Exercise tasks:
A. Transcribe the passage of the blog post about seed catalogs and writing starting with "All the projects–reading, writing, sewing…" and going on through "have with focus.".
B. In the blog post about seed catalogs and writing, in what year did the writer decide the blog would be the creative outlet?
C. From the blog post about seed catalogs and writing, list each group of writing in the writer's body of work, with the number given for each.

Document section:
* begin *
Time, Distance, and New Snow

Seed catalogs are coming in fast.  They’re fat and colorful and full of tempting things, and they make me realize I need to start planning my garden tout de suite.  I don’t need much, as I save seeds, but there are always surprises when I look at my seed stores and the garden plan.

These are just the beginning.

Having spare time has opened again the possibility of writing more extensively.  Back in 2011, I decided the blog would be my creative outlet and I stopped writing poetry and fiction.  Mostly, I did this because my paid work and volunteer activities around food access crowded out the creative spark.  Also, if you write fiction and want to publish it, the shopping around process takes a certain kind of energy and mindset I didn’t have at the time.

All the projects–reading, writing, sewing…

I’d been feeling I might have the creative mental space back, so I looked at my work.  There are 15 poems, one of them published; five short stories, two published; two short stories in process; one novel, complete, but likely in need of rewriting; and one novel in its second draft.  

That scarlet color is wild berry canes, spotted on a walk on Roosevelt Island.
I wasn’t able to capture the color well, but saw them more than once.

I have always thought one of the short stories could be a screenplay but have never learned what is entailed in that process.  The completed novel would likely be more marketable if I killed off one of the characters and changed the arc of the story.  And the novel started and in the second draft reveals a problem I have with focus.
* end *
Data section:
* begin *
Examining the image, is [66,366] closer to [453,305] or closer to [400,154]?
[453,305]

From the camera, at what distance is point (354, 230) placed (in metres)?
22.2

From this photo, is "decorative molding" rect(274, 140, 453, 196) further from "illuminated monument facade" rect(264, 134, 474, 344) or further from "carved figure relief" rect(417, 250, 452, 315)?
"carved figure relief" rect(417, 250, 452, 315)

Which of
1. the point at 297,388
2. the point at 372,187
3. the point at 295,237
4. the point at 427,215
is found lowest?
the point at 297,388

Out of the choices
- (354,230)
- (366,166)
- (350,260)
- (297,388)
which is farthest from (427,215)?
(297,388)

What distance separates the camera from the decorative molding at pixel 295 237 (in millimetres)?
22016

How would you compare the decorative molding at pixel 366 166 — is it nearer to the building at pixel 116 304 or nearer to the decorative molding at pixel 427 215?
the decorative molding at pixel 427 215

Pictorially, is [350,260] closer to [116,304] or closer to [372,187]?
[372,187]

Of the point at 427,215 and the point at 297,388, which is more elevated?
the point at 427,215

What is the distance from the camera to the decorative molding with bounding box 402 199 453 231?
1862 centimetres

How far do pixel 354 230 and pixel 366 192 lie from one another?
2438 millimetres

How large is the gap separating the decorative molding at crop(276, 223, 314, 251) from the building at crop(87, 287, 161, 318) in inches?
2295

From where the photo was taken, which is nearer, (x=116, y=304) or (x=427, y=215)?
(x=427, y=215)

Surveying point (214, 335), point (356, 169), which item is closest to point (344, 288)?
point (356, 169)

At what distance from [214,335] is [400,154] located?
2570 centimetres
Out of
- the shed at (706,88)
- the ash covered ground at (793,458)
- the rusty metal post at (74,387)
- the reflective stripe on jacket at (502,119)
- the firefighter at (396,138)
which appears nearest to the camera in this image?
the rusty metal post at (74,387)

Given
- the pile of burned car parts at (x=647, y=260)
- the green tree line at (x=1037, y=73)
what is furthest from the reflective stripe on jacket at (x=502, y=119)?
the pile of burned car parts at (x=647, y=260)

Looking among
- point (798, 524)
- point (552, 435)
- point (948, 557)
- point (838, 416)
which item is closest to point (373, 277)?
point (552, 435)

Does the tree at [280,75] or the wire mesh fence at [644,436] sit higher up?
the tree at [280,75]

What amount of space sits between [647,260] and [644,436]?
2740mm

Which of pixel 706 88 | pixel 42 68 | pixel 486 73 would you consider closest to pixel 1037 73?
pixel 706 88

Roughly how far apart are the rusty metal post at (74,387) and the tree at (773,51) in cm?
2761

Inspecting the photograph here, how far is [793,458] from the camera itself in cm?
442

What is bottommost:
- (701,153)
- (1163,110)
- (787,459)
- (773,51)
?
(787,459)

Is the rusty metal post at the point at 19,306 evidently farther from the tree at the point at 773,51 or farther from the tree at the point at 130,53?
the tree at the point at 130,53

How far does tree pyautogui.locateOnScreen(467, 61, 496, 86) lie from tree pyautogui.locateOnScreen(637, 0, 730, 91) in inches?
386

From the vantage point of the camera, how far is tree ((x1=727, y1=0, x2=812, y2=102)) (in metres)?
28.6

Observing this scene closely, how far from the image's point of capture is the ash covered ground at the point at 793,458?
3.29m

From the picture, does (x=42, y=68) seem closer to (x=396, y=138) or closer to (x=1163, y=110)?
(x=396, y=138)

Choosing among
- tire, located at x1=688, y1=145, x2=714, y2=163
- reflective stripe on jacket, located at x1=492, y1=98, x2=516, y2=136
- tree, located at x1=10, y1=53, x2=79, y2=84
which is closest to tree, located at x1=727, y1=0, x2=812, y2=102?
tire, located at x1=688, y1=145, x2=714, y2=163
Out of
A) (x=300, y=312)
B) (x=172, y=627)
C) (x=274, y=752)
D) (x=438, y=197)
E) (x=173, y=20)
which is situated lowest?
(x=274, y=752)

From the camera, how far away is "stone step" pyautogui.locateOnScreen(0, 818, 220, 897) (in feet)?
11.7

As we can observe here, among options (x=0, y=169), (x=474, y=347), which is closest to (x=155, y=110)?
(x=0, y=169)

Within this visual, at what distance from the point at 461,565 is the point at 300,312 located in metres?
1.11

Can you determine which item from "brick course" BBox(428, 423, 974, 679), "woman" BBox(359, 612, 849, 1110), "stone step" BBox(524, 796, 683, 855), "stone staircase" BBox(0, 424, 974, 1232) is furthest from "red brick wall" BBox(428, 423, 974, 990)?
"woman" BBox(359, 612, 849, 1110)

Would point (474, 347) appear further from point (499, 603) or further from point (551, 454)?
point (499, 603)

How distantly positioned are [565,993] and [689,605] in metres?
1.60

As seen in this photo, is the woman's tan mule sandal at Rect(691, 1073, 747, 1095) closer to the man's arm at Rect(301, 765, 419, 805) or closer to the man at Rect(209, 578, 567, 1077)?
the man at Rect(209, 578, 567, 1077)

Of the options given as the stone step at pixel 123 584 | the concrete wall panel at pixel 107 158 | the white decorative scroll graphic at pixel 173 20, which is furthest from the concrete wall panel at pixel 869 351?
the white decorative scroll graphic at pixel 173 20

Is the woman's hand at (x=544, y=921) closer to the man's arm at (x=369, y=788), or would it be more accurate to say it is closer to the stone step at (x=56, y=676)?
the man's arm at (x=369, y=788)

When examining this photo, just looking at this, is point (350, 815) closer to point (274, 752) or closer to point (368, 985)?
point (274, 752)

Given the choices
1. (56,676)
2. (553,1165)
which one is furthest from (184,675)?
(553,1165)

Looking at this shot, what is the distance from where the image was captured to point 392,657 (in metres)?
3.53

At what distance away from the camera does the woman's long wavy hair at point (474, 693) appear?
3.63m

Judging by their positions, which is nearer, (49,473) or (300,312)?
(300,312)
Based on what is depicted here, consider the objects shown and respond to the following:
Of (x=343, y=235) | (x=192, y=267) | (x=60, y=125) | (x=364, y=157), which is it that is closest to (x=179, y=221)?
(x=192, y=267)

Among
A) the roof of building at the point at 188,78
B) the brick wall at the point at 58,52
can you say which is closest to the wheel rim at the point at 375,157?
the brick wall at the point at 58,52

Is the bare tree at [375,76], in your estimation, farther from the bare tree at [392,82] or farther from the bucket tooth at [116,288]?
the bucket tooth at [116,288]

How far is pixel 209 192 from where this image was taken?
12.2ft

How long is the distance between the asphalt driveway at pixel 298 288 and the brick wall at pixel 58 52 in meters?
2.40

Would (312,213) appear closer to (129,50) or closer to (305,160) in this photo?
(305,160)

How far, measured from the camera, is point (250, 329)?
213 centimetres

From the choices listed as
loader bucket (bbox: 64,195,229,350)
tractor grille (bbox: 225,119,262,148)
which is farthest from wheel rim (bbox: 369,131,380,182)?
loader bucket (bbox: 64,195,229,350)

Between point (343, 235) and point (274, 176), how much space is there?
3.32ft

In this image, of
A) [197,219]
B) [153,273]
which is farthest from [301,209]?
* end *
Solutions to the problems:
A.
All the projects–reading, writing, sewing…

I’d been feeling I might have the creative mental space back, so I looked at my work.  There are 15 poems, one of them published; five short stories, two published; two short stories in process; one novel, complete, but likely in need of rewriting; and one novel in its second draft.  

That scarlet color is wild berry canes, spotted on a walk on Roosevelt Island.
I wasn’t able to capture the color well, but saw them more than once.

I have always thought one of the short stories could be a screenplay but have never learned what is entailed in that process.  The completed novel would likely be more marketable if I killed off one of the characters and changed the arc of the story.  And the novel started and in the second draft reveals a problem I have with focus.

B. 2011

C.
- 15 poems, one of them published
- Five short stories, two published
- Two short stories in process
- One novel, complete, but likely in need of rewriting
- One novel in its second draft